= PROBLEM TO SOLVE =
In the passage on JetBlue's initial public offering, what is named as the main purpose of going public?

= SELECTION =
>> BEGIN

The case JetBlue Airways IPO Valuation outlines JetBlues innovative


strategy and the associated strong financial performance over the initial two
years, in order to determine the price of initial public offering of its stock on
April 2002.
To the whole industry of Airlines, the terrorist attacks of September 2001
caused a challenge, especially to large numbers of low-fare U.S. airlines.
However, JetBlue remained profitable and grew aggressively. From 2002,
the low-fare business model gained momentum in the U.S. airline industry.
The dominant player among low-fare airlines, Southwest Airlines, has been
going so successfully with its stable growth rate of revenue (Exhibit 8) and
increasing operating margin forecasts (Exhibit 5). As a relatively new
company, JetBlue had made significant progress in establishing a strong
brand by seeking to be identified as a safe, reliable, low-fare airline. In
addition, a solid Neelemans management team, with David Barger and
John Owen joining, was formed to enhance the success of going public.
Therefore, to support JetBlues growth trajectory, going public and raising
financing for the company is appropriate at this moment.
Going public has both advantages and disadvantages.
Advantages
The main purpose of going public is to increase capital for the issuer. A
public offering would place a value on the company's stock and insiders
who retain stock may be able to sell their shares or use them as collateral.
Going public also creates a type of currency in the form of its stock that the
business can use to make acquisitions. In addition, the company will likely
have access to capital markets for future financing needs.
In this case of JetBlue Airways, the company can offset portfolio losses by
its venture-capital investors by going public, meanwhile, create exit
opportunity for venture capitalists and early-stage investors. On the other
hand, shareholders increase liquidity for holdin gs through going public.

In addition, going public to JetBlue will generally result in the ability to


better promote the company. JetBlue would gain publicity, recognition and
an image of stability by trading publicly. Along with prestige and the ability
to better promote the company, going public may allow the company to
attract better personnel. To JetBlues customer-service strategy, the
employees stock options can be more valuable as generous
compensation, which would build stronger employee morale.

>> END

= RECORD SET =
>> BEGIN

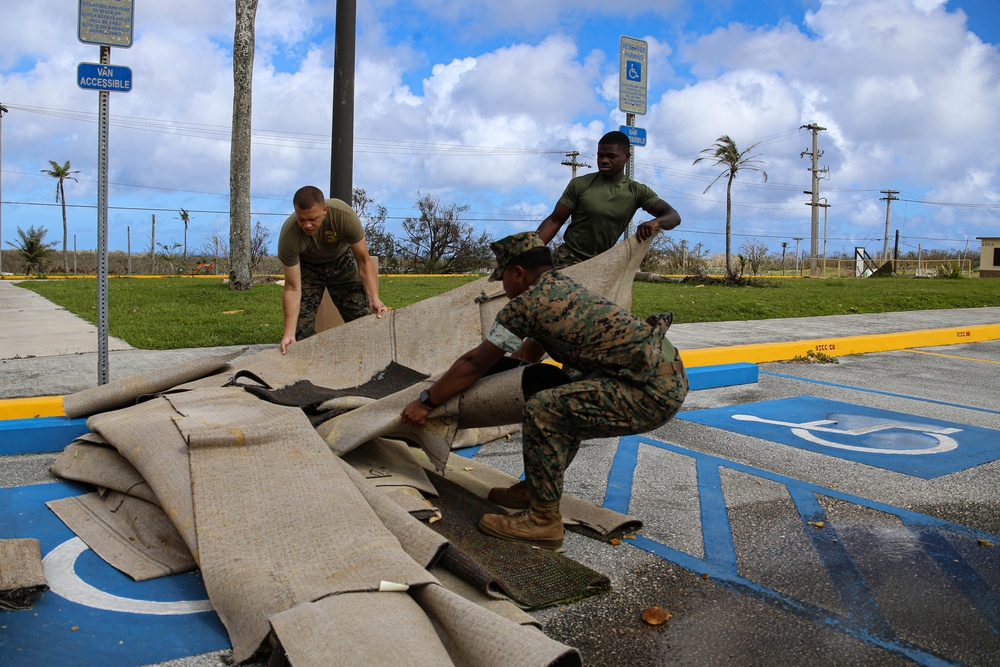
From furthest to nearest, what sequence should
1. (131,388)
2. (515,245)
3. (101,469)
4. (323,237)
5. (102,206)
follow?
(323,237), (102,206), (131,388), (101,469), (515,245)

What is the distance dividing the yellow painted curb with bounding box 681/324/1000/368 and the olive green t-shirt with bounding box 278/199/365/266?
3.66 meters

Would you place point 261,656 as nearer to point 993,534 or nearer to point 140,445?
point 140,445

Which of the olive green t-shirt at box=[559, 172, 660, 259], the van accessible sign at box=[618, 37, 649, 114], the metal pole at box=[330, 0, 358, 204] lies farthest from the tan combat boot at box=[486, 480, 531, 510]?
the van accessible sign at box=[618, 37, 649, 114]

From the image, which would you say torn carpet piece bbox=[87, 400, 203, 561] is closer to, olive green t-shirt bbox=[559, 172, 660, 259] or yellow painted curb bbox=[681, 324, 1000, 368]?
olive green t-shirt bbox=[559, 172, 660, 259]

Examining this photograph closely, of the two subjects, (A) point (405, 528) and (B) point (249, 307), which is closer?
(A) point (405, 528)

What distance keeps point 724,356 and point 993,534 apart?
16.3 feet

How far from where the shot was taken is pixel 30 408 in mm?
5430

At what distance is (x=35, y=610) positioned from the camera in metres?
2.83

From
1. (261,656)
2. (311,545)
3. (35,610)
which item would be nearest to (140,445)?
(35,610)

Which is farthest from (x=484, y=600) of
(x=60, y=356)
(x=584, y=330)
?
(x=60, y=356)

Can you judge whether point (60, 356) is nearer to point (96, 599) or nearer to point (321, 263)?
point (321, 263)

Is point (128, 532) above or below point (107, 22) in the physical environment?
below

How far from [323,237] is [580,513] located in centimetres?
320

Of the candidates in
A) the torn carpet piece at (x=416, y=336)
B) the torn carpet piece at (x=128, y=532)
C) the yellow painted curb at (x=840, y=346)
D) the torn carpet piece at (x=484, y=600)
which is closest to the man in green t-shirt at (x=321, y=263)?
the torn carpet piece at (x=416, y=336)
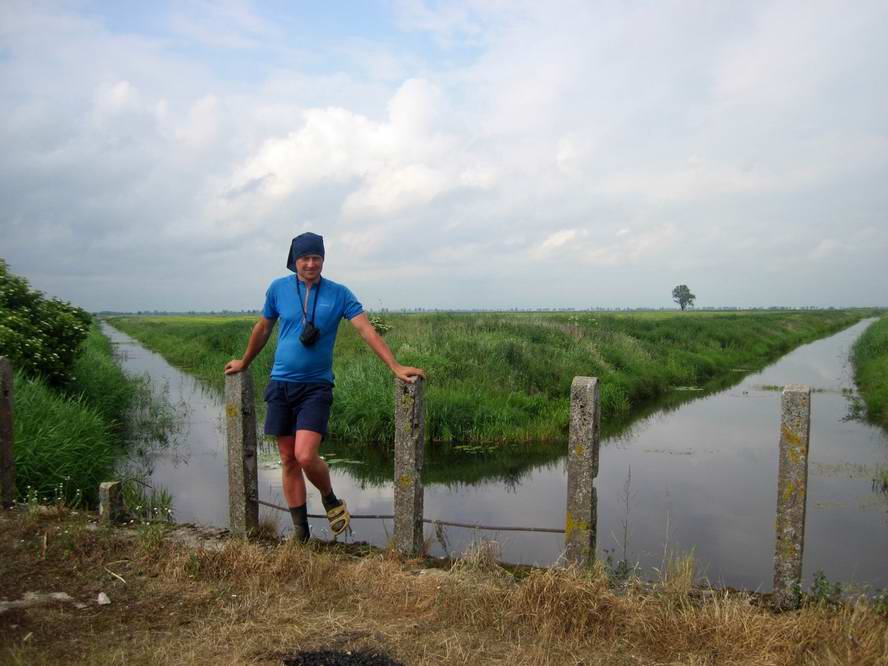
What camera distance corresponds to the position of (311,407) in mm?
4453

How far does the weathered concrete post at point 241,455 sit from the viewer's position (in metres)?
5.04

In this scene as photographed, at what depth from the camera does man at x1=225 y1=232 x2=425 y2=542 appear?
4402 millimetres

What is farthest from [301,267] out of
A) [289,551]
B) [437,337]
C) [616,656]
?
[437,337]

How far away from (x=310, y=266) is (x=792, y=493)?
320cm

>> END
>> BEGIN

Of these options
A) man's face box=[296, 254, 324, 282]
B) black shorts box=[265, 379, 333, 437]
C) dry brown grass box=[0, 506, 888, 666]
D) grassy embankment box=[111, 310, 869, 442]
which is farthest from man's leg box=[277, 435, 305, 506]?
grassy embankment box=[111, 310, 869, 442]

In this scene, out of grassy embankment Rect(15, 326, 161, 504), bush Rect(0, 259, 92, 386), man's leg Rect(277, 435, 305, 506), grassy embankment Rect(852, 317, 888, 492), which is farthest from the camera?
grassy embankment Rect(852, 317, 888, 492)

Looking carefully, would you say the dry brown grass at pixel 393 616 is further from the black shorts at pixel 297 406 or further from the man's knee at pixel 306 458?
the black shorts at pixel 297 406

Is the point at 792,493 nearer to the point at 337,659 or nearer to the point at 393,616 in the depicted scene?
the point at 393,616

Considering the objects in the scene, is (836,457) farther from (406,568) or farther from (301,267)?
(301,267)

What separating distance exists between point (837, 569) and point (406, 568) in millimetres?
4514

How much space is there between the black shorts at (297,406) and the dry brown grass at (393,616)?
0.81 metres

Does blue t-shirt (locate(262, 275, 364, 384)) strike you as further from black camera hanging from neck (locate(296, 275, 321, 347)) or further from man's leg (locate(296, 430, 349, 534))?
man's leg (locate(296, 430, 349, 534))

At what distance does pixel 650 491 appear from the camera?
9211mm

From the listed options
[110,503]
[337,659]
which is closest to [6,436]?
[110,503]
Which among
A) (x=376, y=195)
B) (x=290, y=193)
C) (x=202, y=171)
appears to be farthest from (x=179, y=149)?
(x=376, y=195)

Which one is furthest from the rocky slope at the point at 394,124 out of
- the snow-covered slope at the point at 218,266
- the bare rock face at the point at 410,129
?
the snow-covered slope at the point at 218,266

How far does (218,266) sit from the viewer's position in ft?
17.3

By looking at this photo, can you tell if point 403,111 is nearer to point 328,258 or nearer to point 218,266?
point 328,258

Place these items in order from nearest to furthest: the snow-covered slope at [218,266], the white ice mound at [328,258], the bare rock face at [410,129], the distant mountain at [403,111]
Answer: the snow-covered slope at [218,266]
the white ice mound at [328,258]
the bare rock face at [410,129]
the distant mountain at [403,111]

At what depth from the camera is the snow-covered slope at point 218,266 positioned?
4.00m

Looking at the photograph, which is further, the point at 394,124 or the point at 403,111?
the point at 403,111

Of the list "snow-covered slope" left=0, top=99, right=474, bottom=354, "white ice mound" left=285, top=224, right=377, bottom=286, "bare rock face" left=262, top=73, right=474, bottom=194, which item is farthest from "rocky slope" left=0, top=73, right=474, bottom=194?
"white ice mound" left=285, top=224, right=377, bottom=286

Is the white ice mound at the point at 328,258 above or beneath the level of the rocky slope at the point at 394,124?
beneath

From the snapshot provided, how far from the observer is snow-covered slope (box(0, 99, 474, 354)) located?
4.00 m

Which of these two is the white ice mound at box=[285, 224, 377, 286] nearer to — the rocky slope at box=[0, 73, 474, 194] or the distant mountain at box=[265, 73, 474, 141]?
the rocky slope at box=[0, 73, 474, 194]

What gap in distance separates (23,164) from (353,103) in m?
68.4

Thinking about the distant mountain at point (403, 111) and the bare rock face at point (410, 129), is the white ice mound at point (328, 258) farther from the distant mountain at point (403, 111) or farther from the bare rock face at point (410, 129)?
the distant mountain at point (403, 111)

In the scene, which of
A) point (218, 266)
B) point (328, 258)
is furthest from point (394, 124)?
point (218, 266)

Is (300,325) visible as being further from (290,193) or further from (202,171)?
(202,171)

>> END

= RESPONSE TO THE TASK =
The main purpose of going public is to increase capital for the issuer.